Brooks’ belief in and passion for those children, was endless. Elaine Demas is a friend of Brooks and former director of Telluride Academy. She remembers when she started the role, asking Brooks to help make sure she knew how to do everything right.
“And she did it without hesitation. Right back in there. Every day with me. Helping me navigate hundreds of families,” remembers Demas. “She had a remarkable memory. She had every family and child in her head. Never had to looking anything up. If I had a question she could answer it at the drop of a hat. She was so generous with her time and her knowledge.”
Brooks’ legacy of adventure, gumption and joy is what current Telluride Academy executive director Jason Merritt says he hopes to continue.
“As the current stewards of Telluride Academy, I think it renews and reignites our commitment to doing the very best we can to continue to realize her vision and to do so with total humility and earnestness,” says Merritt.

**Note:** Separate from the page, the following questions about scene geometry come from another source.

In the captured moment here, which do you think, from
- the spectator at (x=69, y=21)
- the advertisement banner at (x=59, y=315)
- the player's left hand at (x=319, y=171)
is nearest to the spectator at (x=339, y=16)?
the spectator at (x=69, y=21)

While Brooks touched the lives of thousands of children, at the center of that world were her grandchildren, including Julian Brooks.
“My grandmother, Wendy Brooks, she wasn’t mine. She was everyone’s grandma,” says Julian Brooks. “The amount of people I knew personally that have reached out, is such a small sliver of the 84 years that she impacted lives. It’s incredible that a woman can do that much. Seeing her now, at rest, at peace, knowing that she left a world that was lucky to have her, it’s a beautiful thing.”
There will be a memorial service for Wendy Brooks in Telluride later this summer.
The Telluride Academy is setting up a scholarship in memory of Brooks to support children in the program.
Anyone can honor and celebrate Brooks everyday by living a life of love, creativity, adventure.